My dzisiaj w Wirtualnej Polsce, w portalu O2 na stronie głównej można przeczytać ten tekst, piszemy o tym, jak się bawi de
facto uczelnia ojca Tadeusza Rydzyka. Piszemy o tym, że w szkole Tadeusza Rydzyka są
przepełnione akademiki, są organizowane imprezy, są organizowane wycieczki autokarowe, są
organizowane konferencję bez przestrzegania tych restrykcji. O tym informuje nas jeden ze studentów
uczelni Tadeusza Rydzyka. My również dokumentujemy ten artykuł zdjęciami, które potwierdzają
to, o czym ów student mówi. Tam się nikt pandemią nie przejmuje. Jak
pan się odniesie do tych informacji? Są uczelnię lepsze i gorsze? Taka jest konkluzja tego?
Jeśli chodzi o zakażenia, to zakażenia odbywają się głównie w pomieszczeniach zamkniętych.
Na wolnym powietrzu nie ma takiej możliwości, nasz wydech
błyskawicznie się rozprasza, więc dziwią mnie zakazy aktywności
na wolnym powietrzu. Natomiast tu wskazane w tym przykładzie były nie tylko na wolnym powietrzu, ale
i w pomieszczeniach. No niestety to są sytuacje...
To były głównie przemieszczenia, panie pośle, panie prezesie.
Przepełnione akademiki, organizowane dyskoteki. No nikomu się to w głowie nie mieści. A jeśli ktoś organizował imprezy w ostatnich
miesiącach, nie wiem, w Warszawie na przykład, no to tutaj działania raczej sanepidu czy policji były bezwzględne.
No po prostu wchodzono i zamykano te imprezy. A tutaj uczelnia ojca Tadeusza Rydzyka w zasadzie niczym się nie przejmuje.
W ogóle różnego typu zasady, które się przekazuje społeczeństwu, te ochronne,
powinny dotyczyć wszystkich i to nie miałoby żadnego charakteru politycznego lub tam
zamykanie kościół. To nieważne czy to kościół, czy to jest inna instytucja, gdzie
się ludzie gromadzą, na to wszystko nie zwracamy uwagi, jak się ta instytucja nazywa.

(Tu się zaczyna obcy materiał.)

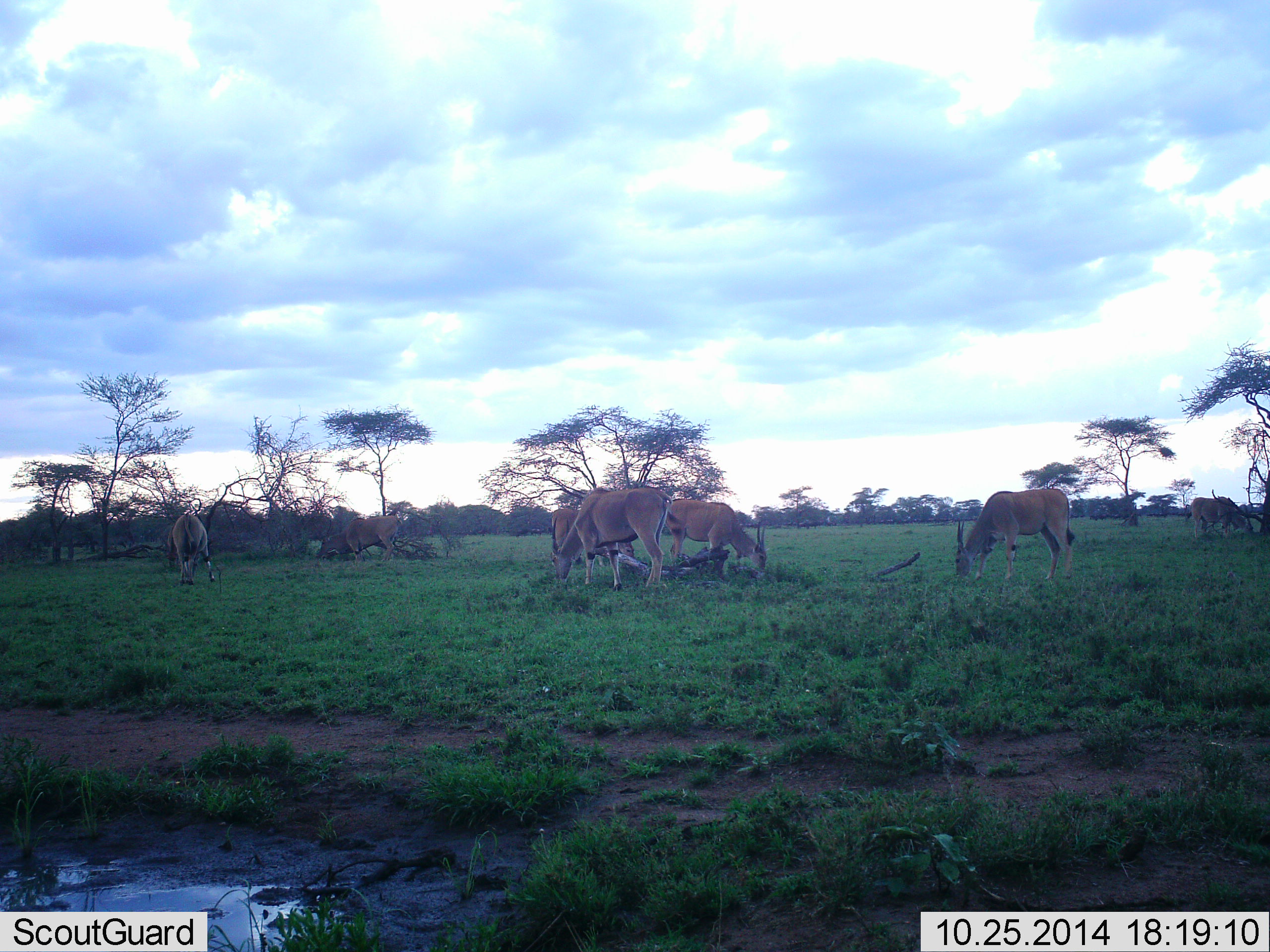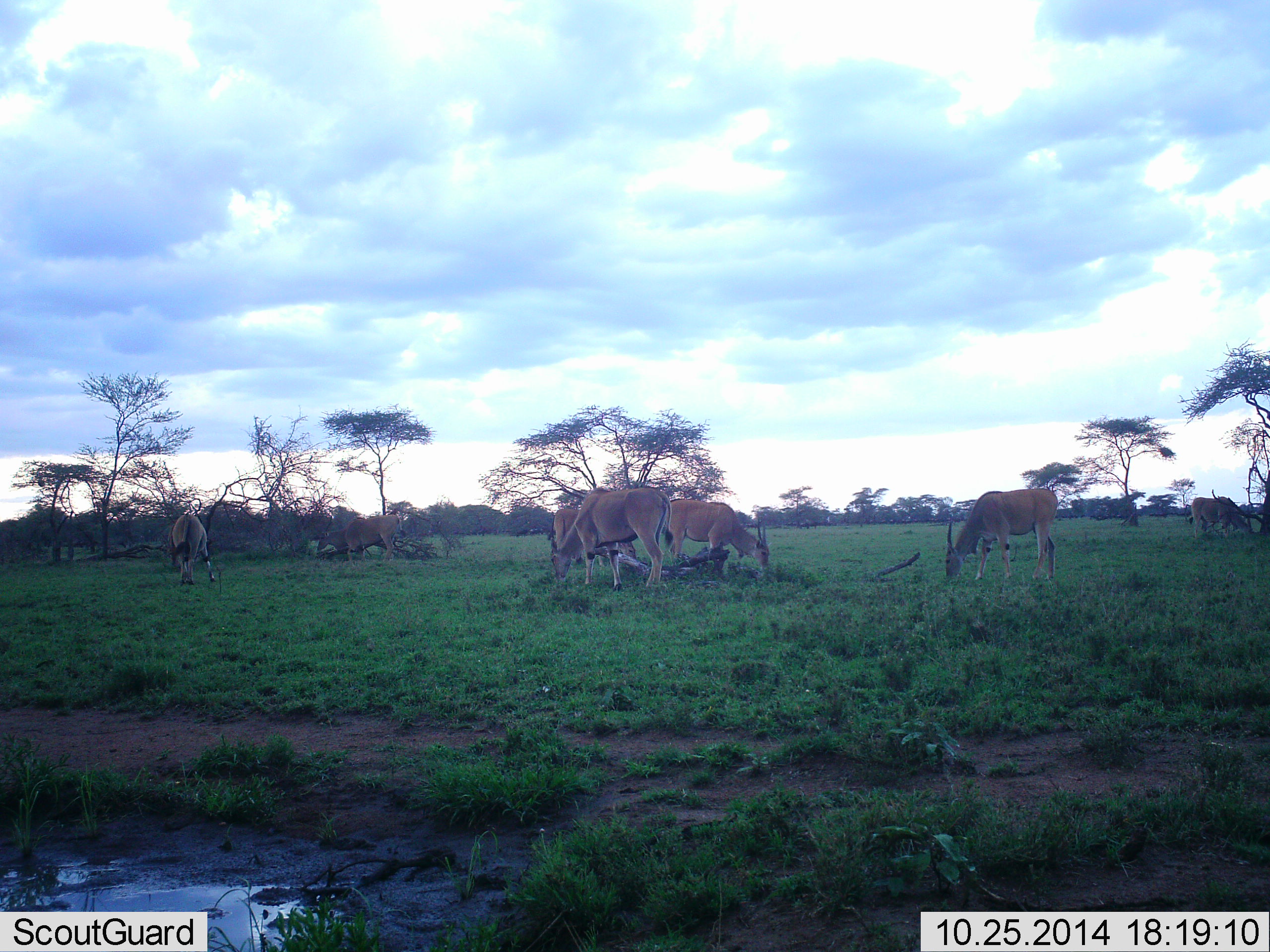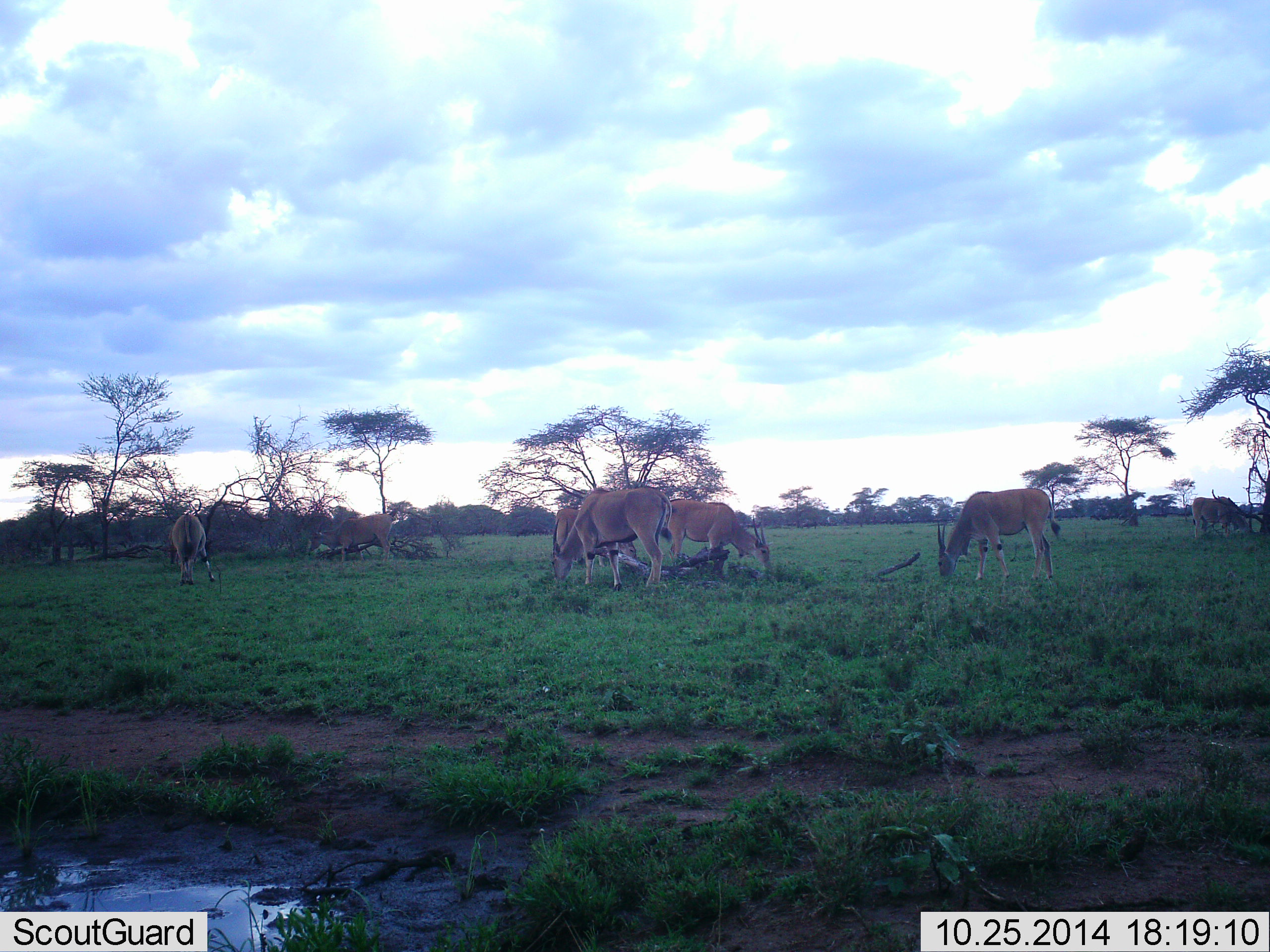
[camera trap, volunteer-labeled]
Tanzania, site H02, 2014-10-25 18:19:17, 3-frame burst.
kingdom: Animalia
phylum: Chordata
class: Mammalia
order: Artiodactyla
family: Bovidae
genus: Tragelaphus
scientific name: Tragelaphus oryx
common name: eland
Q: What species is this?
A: Eland (Tragelaphus oryx).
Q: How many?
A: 7.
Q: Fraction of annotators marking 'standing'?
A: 45%.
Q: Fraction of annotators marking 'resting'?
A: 0%.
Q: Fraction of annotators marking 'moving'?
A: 18%.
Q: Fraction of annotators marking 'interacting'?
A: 0%.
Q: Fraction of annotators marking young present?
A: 0%.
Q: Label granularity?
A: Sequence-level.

To albo ta zasada obowiązuje, albo nie obowiązuje. Również w tym zakresie innych obiektów tak
powinno być. Powinniśmy zapomnieć o...
Krótko zapytam, czy powinna być jakaś stanowcza interwencja
władz wobec uczelni ojca Tadeusza Rydzyka? Czy powinna zostać podjęta interwencja, bo chyba tej sprawy zostawić tak
nie można, bo to jest po prostu zły przykład dla innych. Tragiczny wręcz.
Jeśli tak jest, bo też w zakresie relacji
z ojcem Rydzykiem to zawsze dużo jest też i działań najróżniejszych, one nie wszystkie są całkowicie. Ale pomijając to.
Więc oczywiście, jeśli taka sytuacja ma miejsce, interwencja jest konieczna.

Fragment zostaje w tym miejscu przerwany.